The spouse who desires physical intimacy and doesn’t get it anywhere near enough can become obsessed with sex, even pleading or begging their mate to engage in acts of intimacy. Because they are sex-starved! It’s no wonder that sex is seemingly always on their mind.
Saturated. On the other hand, don’t ever let me work in a bakery. If I spend my days surrounded by donuts, cinnamon rolls, scones, croissants, empañadas, or whatever, I will be the next contestant on The Biggest Loser for sure. I LOVE pastries, and the last thing I need to do is line the walls with them. I won’t be able to stop eating those delicious, sweet, wonderful…
You get the idea. It’s easy to obsess about sex when you metaphorically line the walls with it. Thus, looking at porn, reading erotica, shopping at sex stores, always looking for the next big thrill, etc. can cause you to obsess about sex as well. You may be having sex with your spouse, but it will never seem like enough if you saturate your environment with the subject.
Frankly, this is the setting of much of the secular world regarding sex. Our music, our movies and TV, our magazines and newspapers, and our conversations are inundated with sexuality. Because it’s constantly given the stage, the spotlight, and paparazzi, sex is forever on people’s minds.
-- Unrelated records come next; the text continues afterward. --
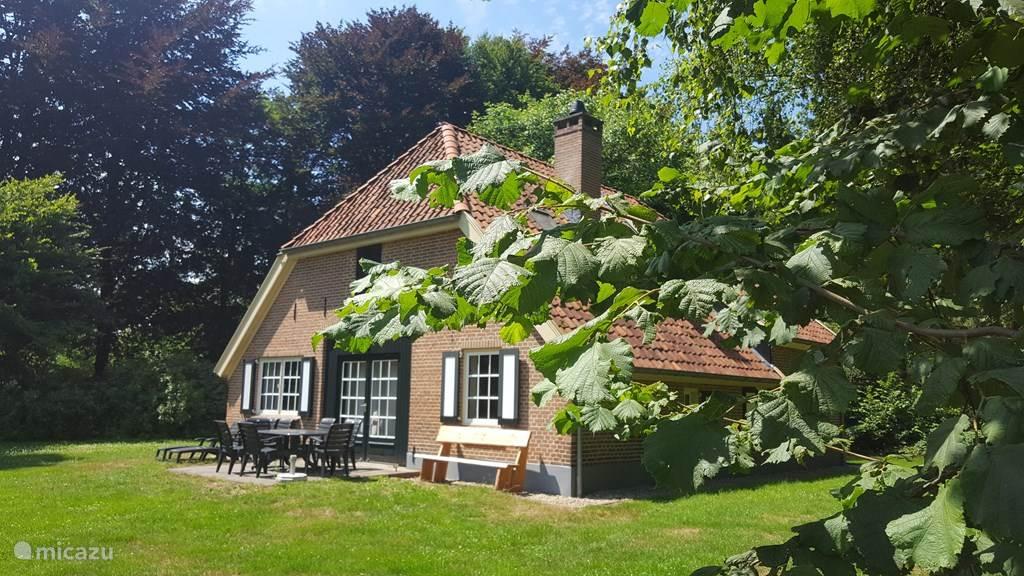 Vakantiehuis Nederland, Gelderland, Hengelo Vakantiehuis Luxe boerderij Atilla voor 9 pers.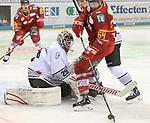Duesseldorfs Braden Pimm (Nr.64) mit einer Gelegenheit vor Nuernbergs Goalie AndreasJenike (Nr.29)  beim Spiel in der DEL, Duesseldorfer EG (rot) - Nuernberg Ice Tigers (weiss).<br /> <br /> Foto © PIX-Sportfotos *** Foto ist honorarpflichtig! *** Auf Anfrage in hoeherer Qualitaet/Aufloesung. Belegexemplar erbeten. Veroeffentlichung ausschliesslich fuer journalistisch-publizistische Zwecke. For editorial use only.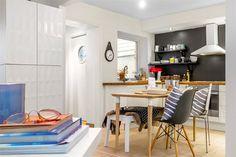 7-cozinha-americana-parede-preta-cadeira-charles-eames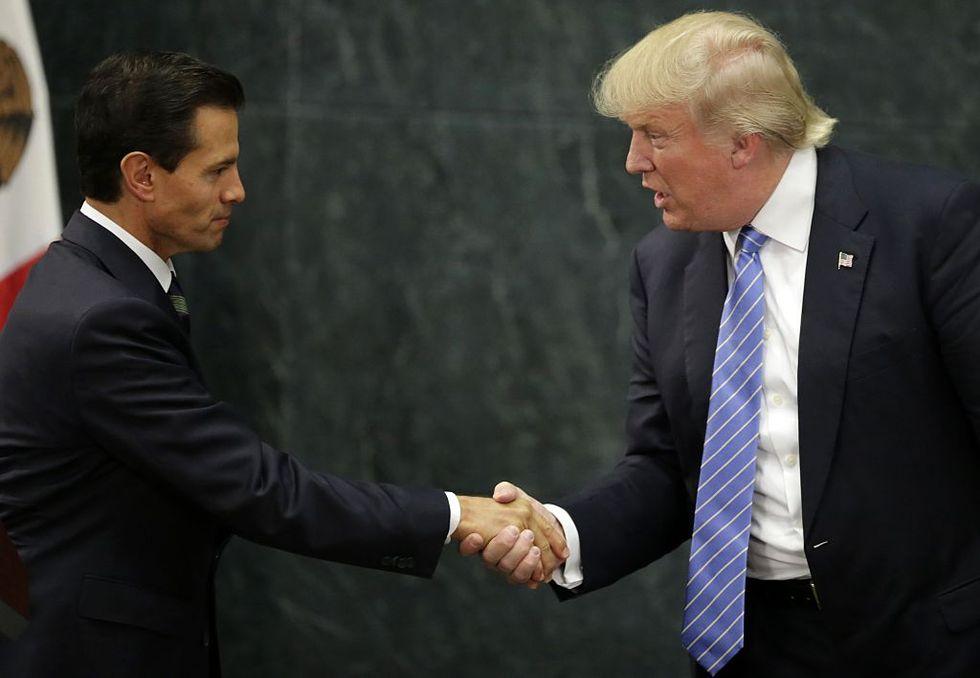 La trasferta di Donald Trump in Messico: luci e ombre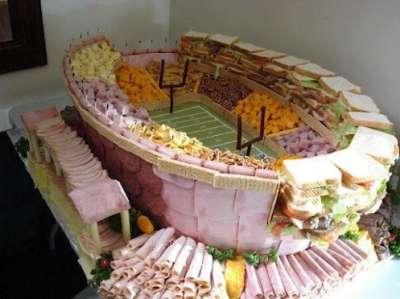 Toca Comer.   Maqueta de estadio elaborado con alimentos. Marisol Collazos Soto, Rafael Barzanallana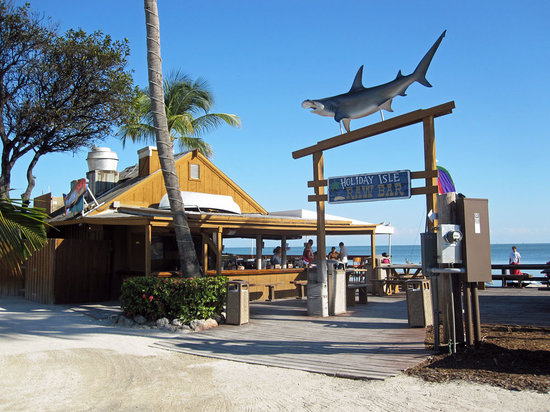 Tiki Bar At Holiday Isle: Front View of Bar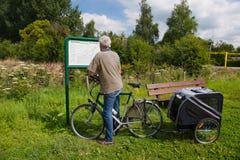 Читать карту трассы велосипедистом стоковая фотография rf
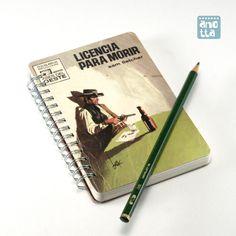 Libreta hecha a mano reciclando la portada de una vieja novela del oeste.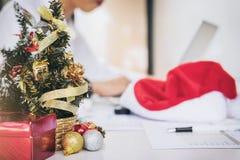 La Feliz Navidad y la Feliz Año Nuevo, equipo joven del negocio son cele Fotos de archivo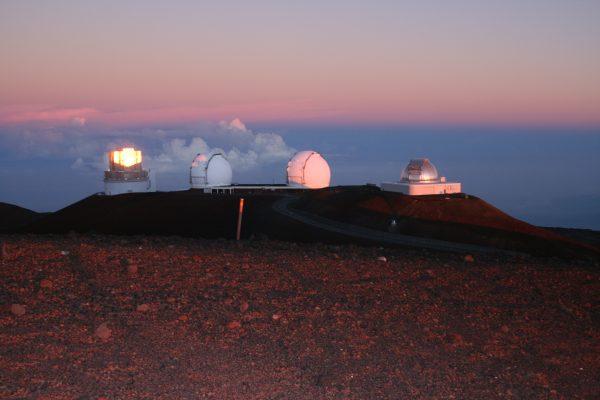 朝日を浴びて燃えるように輝く、日本・国立天文台の「すばる望遠鏡」(左)=マウナケア山頂Photo @ Mirei Sato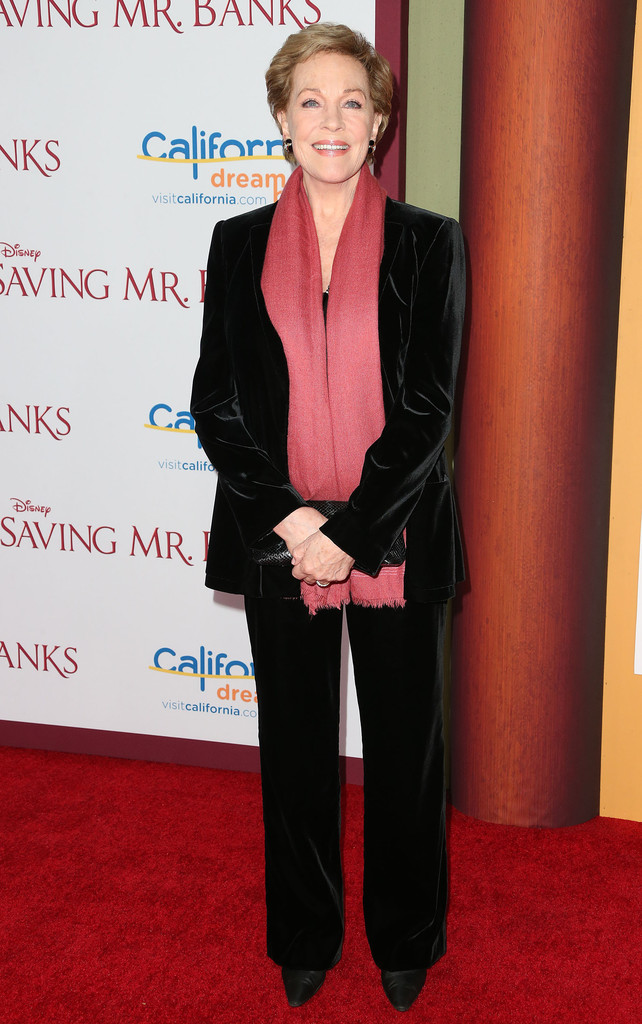 Julie Andrews Looks Stylebistro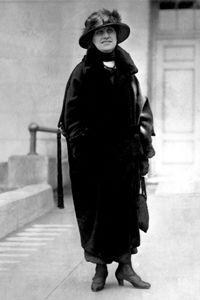 La señora Nellie Tayloe Ross, que se muestra cuando fue elegido gobernador de Wyoming en 1925.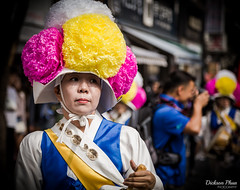 The face of the street performer (gunman47) Tags: asia asian insadong korea korean rok republic seoul south dance elderly enjoying festival gil granny hanbok people performance performer photography street 서울 southkorea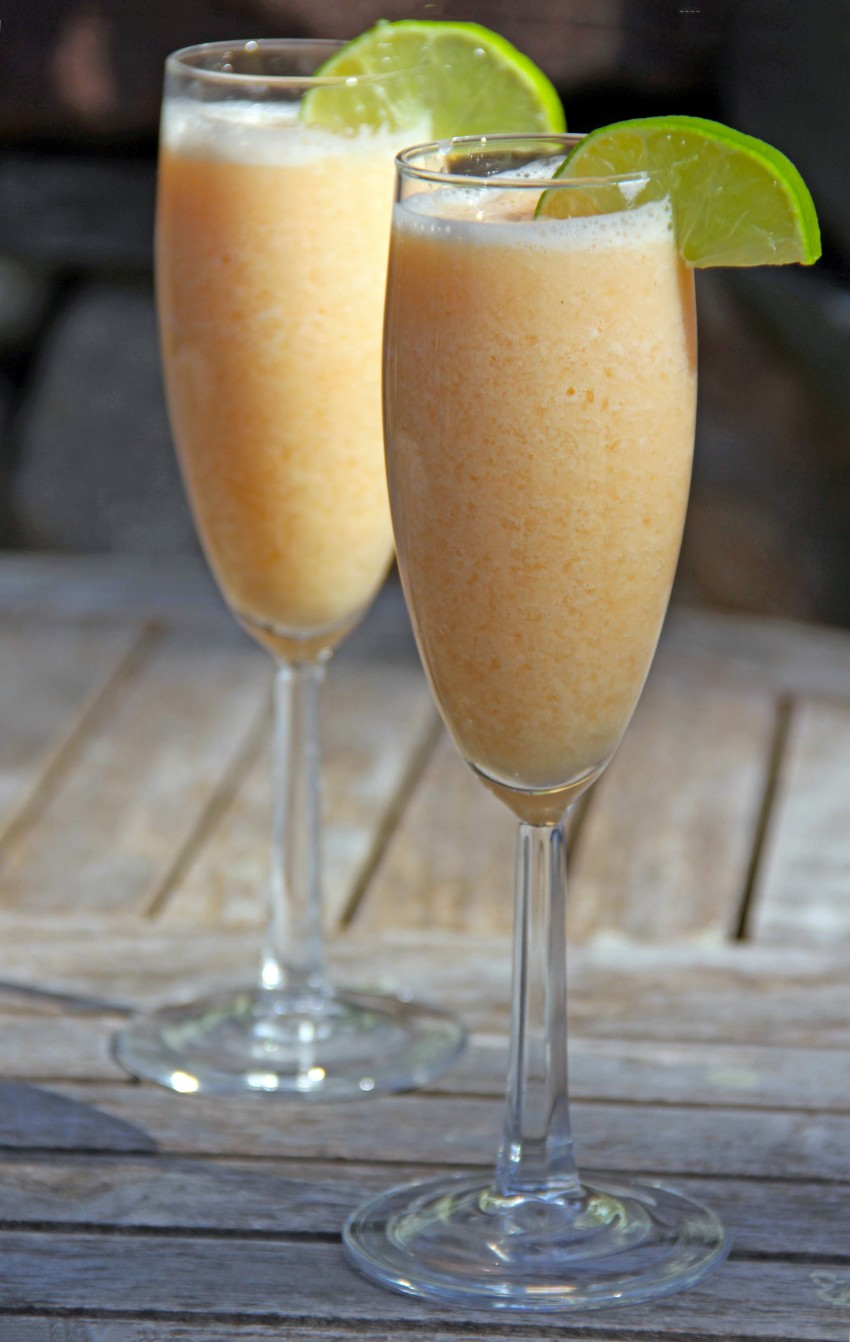 Melon Pear Smoothies 8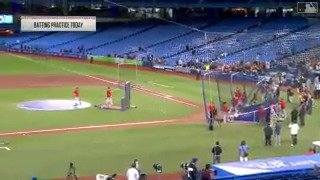 Ohtani putting on a SHOW for the fans north of the border. �� https://t.co/xDt8kpluK6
With so many ways to partake, it’s easy to fall victim to indulgence. Such a person can get obsessed with having sex more, better, riskier, until the person with whom they are engaging is little more than cheesecake on a plate to satisfy a sweet tooth. The sex-saturated don’t feel that they’ve had enough or maybe are enough because their attention is rapt by sex itself and not intimacy with their mate.
Satisfied. Years ago, I changed how I approached Thanksgiving. We used to eat very little in the morning, waiting anxiously for that midday meal, and then stuff ourselves until we had to unzip our pants and take a two-hour nap to recover. Now we eat a reasonable breakfast, and I serve a slightly larger meal than usual, but nothing too extensive. Once everyone has declared themselves sated, we pack the remaining food into the refrigerator. I find that I am much more thankful for the meal when I get to enjoy it as a special treat without starving for it or becoming a glutton during it.
When the physical intimacy in marriage is healthy, you don’t need to obsess about sex. It’s there when you need and want it, and if it isn’t available at the moment, it won’t be long before you have a taste of it again. Moreover, the sexuality between a couple isn’t the focus of their relationship, although still an important aspect of it.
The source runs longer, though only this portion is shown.